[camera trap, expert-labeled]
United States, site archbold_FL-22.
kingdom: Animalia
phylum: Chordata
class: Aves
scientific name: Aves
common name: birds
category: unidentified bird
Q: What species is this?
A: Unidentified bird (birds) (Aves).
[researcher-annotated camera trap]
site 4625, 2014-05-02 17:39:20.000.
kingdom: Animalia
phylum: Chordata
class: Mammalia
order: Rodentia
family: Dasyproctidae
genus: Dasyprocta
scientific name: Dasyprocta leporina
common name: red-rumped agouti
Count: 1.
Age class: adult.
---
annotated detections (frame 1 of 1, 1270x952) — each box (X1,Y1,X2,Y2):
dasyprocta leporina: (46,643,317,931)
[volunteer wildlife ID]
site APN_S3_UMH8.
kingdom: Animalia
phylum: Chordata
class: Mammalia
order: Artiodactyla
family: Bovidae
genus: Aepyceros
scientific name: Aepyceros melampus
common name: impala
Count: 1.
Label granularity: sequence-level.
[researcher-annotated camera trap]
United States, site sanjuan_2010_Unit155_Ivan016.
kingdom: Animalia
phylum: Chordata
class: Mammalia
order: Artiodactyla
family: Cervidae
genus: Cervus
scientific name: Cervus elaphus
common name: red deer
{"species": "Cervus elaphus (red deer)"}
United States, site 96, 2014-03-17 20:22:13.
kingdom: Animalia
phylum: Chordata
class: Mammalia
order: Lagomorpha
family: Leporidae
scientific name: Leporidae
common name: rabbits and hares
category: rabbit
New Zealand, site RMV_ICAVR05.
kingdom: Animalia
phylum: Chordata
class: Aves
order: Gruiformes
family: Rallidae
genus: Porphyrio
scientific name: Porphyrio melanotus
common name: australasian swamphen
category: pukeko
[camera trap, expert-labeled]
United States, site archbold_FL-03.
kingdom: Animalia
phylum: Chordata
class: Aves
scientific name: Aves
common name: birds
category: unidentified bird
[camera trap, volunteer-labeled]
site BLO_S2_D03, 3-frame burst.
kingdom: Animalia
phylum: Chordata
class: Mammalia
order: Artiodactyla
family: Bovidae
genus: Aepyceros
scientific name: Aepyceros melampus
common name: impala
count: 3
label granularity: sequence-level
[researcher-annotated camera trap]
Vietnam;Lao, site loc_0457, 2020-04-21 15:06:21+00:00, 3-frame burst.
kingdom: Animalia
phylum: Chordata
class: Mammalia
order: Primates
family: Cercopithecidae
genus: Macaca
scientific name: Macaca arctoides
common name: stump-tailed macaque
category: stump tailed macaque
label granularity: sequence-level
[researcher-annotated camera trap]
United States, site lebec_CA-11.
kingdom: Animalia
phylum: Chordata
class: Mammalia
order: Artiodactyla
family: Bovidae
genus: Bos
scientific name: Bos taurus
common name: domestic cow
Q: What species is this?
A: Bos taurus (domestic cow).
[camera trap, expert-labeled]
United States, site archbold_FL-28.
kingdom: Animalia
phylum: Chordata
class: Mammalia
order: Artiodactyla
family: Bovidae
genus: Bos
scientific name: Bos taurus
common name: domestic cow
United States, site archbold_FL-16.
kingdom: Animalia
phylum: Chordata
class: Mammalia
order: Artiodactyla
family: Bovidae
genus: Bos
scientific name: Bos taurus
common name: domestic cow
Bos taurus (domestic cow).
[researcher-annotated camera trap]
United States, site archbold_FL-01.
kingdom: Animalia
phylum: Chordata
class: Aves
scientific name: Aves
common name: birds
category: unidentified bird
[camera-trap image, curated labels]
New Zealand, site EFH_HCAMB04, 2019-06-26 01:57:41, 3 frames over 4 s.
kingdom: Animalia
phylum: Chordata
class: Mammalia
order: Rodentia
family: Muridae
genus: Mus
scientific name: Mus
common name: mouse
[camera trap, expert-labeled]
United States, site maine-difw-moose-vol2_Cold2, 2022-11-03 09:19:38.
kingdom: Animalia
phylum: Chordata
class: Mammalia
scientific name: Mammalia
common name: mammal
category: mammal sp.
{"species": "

══════

WHAT THE TASK REQUIRES
Could you reproduce every record exactly as written?

EXERCISE ANSWER
[camera trap, expert-labeled]
United States, site archbold_FL-22.
kingdom: Animalia
phylum: Chordata
class: Aves
scientific name: Aves
common name: birds
category: unidentified bird
Q: What species is this?
A: Unidentified bird (birds) (Aves).
[researcher-annotated camera trap]
site 4625, 2014-05-02 17:39:20.000.
kingdom: Animalia
phylum: Chordata
class: Mammalia
order: Rodentia
family: Dasyproctidae
genus: Dasyprocta
scientific name: Dasyprocta leporina
common name: red-rumped agouti
Count: 1.
Age class: adult.
---
annotated detections (frame 1 of 1, 1270x952) — each box (X1,Y1,X2,Y2):
dasyprocta leporina: (46,643,317,931)
[volunteer wildlife ID]
site APN_S3_UMH8.
kingdom: Animalia
phylum: Chordata
class: Mammalia
order: Artiodactyla
family: Bovidae
genus: Aepyceros
scientific name: Aepyceros melampus
common name: impala
Count: 1.
Label granularity: sequence-level.
[researcher-annotated camera trap]
United States, site sanjuan_2010_Unit155_Ivan016.
kingdom: Animalia
phylum: Chordata
class: Mammalia
order: Artiodactyla
family: Cervidae
genus: Cervus
scientific name: Cervus elaphus
common name: red deer
{"species": "Cervus elaphus (red deer)"}
United States, site 96, 2014-03-17 20:22:13.
kingdom: Animalia
phylum: Chordata
class: Mammalia
order: Lagomorpha
family: Leporidae
scientific name: Leporidae
common name: rabbits and hares
category: rabbit
New Zealand, site RMV_ICAVR05.
kingdom: Animalia
phylum: Chordata
class: Aves
order: Gruiformes
family: Rallidae
genus: Porphyrio
scientific name: Porphyrio melanotus
common name: australasian swamphen
category: pukeko
[camera trap, expert-labeled]
United States, site archbold_FL-03.
kingdom: Animalia
phylum: Chordata
class: Aves
scientific name: Aves
common name: birds
category: unidentified bird
[camera trap, volunteer-labeled]
site BLO_S2_D03, 3-frame burst.
kingdom: Animalia
phylum: Chordata
class: Mammalia
order: Artiodactyla
family: Bovidae
genus: Aepyceros
scientific name: Aepyceros melampus
common name: impala
count: 3
label granularity: sequence-level
[researcher-annotated camera trap]
Vietnam;Lao, site loc_0457, 2020-04-21 15:06:21+00:00, 3-frame burst.
kingdom: Animalia
phylum: Chordata
class: Mammalia
order: Primates
family: Cercopithecidae
genus: Macaca
scientific name: Macaca arctoides
common name: stump-tailed macaque
category: stump tailed macaque
label granularity: sequence-level
[researcher-annotated camera trap]
United States, site lebec_CA-11.
kingdom: Animalia
phylum: Chordata
class: Mammalia
order: Artiodactyla
family: Bovidae
genus: Bos
scientific name: Bos taurus
common name: domestic cow
Q: What species is this?
A: Bos taurus (domestic cow).
[camera trap, expert-labeled]
United States, site archbold_FL-28.
kingdom: Animalia
phylum: Chordata
class: Mammalia
order: Artiodactyla
family: Bovidae
genus: Bos
scientific name: Bos taurus
common name: domestic cow
United States, site archbold_FL-16.
kingdom: Animalia
phylum: Chordata
class: Mammalia
order: Artiodactyla
family: Bovidae
genus: Bos
scientific name: Bos taurus
common name: domestic cow
Bos taurus (domestic cow).
[researcher-annotated camera trap]
United States, site archbold_FL-01.
kingdom: Animalia
phylum: Chordata
class: Aves
scientific name: Aves
common name: birds
category: unidentified bird
[camera-trap image, curated labels]
New Zealand, site EFH_HCAMB04, 2019-06-26 01:57:41, 3 frames over 4 s.
kingdom: Animalia
phylum: Chordata
class: Mammalia
order: Rodentia
family: Muridae
genus: Mus
scientific name: Mus
common name: mouse
[camera trap, expert-labeled]
United States, site maine-difw-moose-vol2_Cold2, 2022-11-03 09:19:38.
kingdom: Animalia
phylum: Chordata
class: Mammalia
scientific name: Mammalia
common name: mammal
category: mammal sp.
{"species": "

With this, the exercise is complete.